Task to complete
Once the pictures are removed, restate the listing word for word.

Exercise data

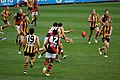 Ball is in dispute in Hawthorn-Essendon AFL match.jpg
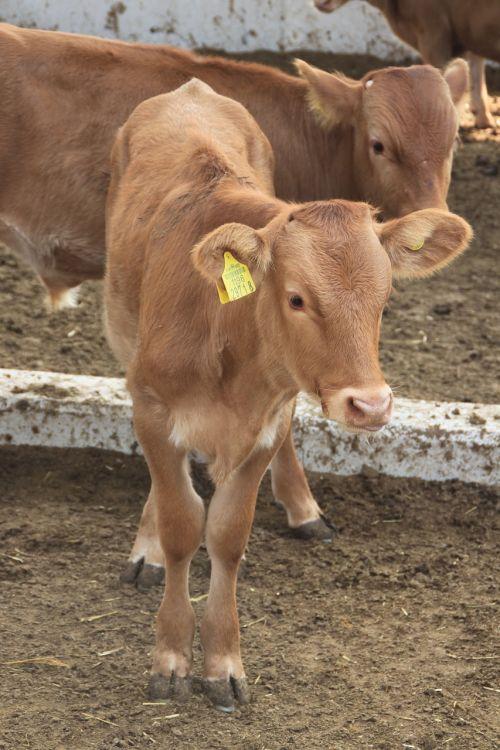 boss taurus farm veal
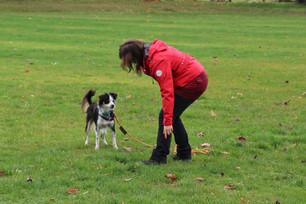 Workshop: Den Hund spielend motivieren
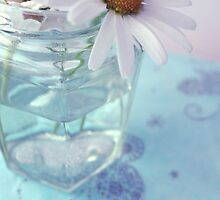 Daisies in a glass jar by AlisonBurford
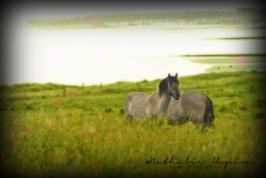 nhupin-chevaux--6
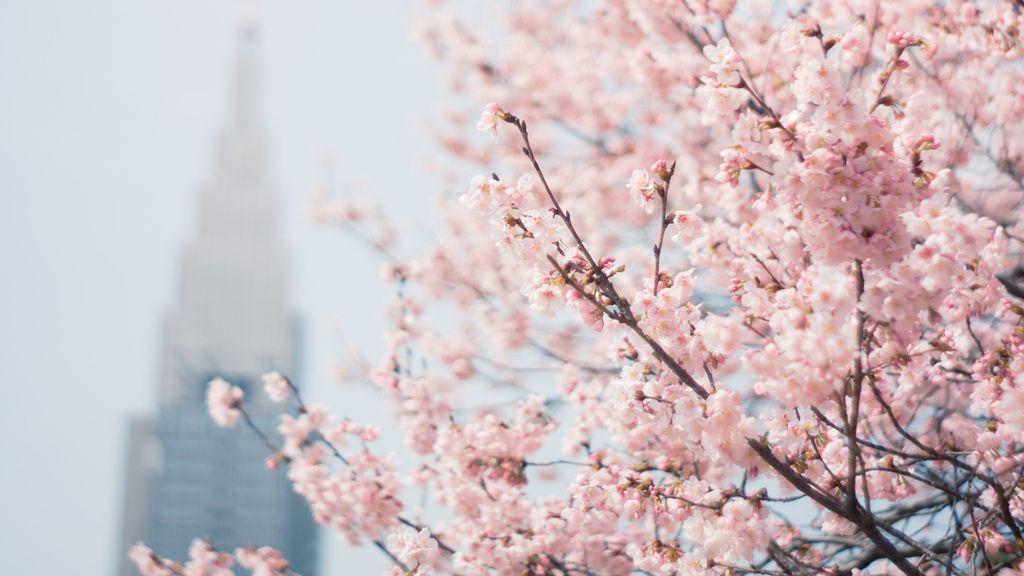 Cherry Blossom Spring Desktop Wallpaper Photography Wallpaper Tumblr Photography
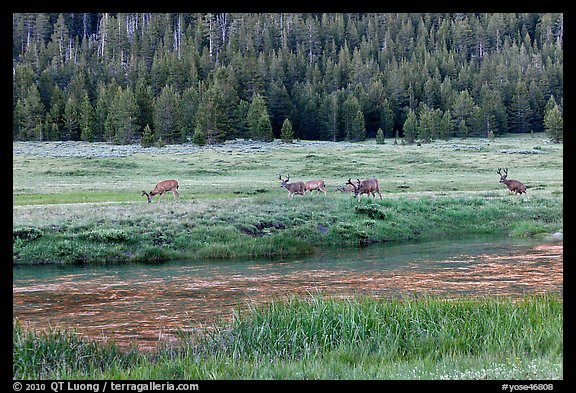 Deer herd at sunset, Lyell Canyon. Yosemite National Park (color)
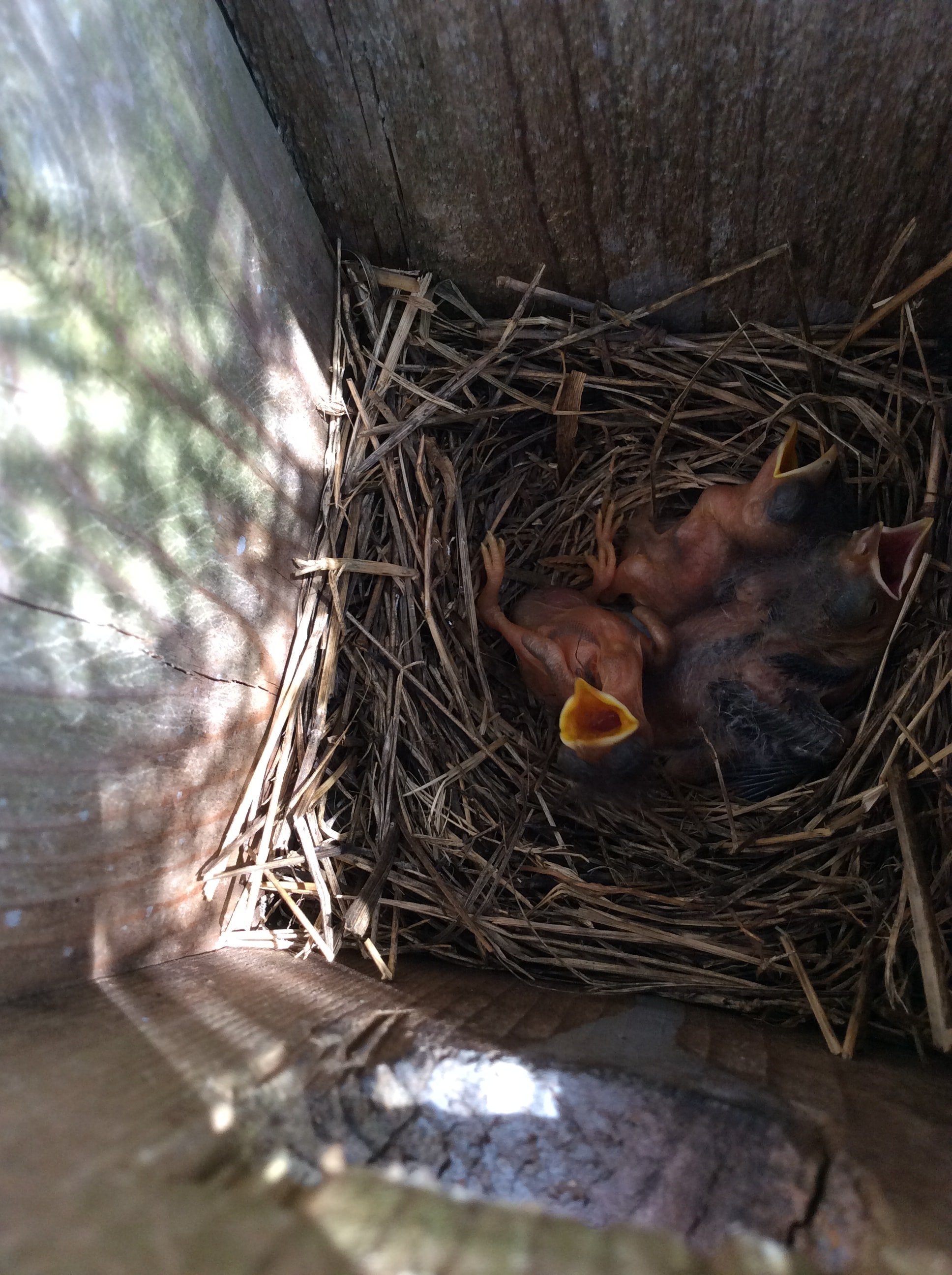 photo of baby birds on nest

Exercise output
 Ball is in dispute in Hawthorn-Essendon AFL match.jpg
 boss taurus farm veal
 Workshop: Den Hund spielend motivieren
 Daisies in a glass jar by AlisonBurford
 nhupin-chevaux--6
 Cherry Blossom Spring Desktop Wallpaper Photography Wallpaper Tumblr Photography
 Deer herd at sunset, Lyell Canyon. Yosemite National Park (color)
 photo of baby birds on nest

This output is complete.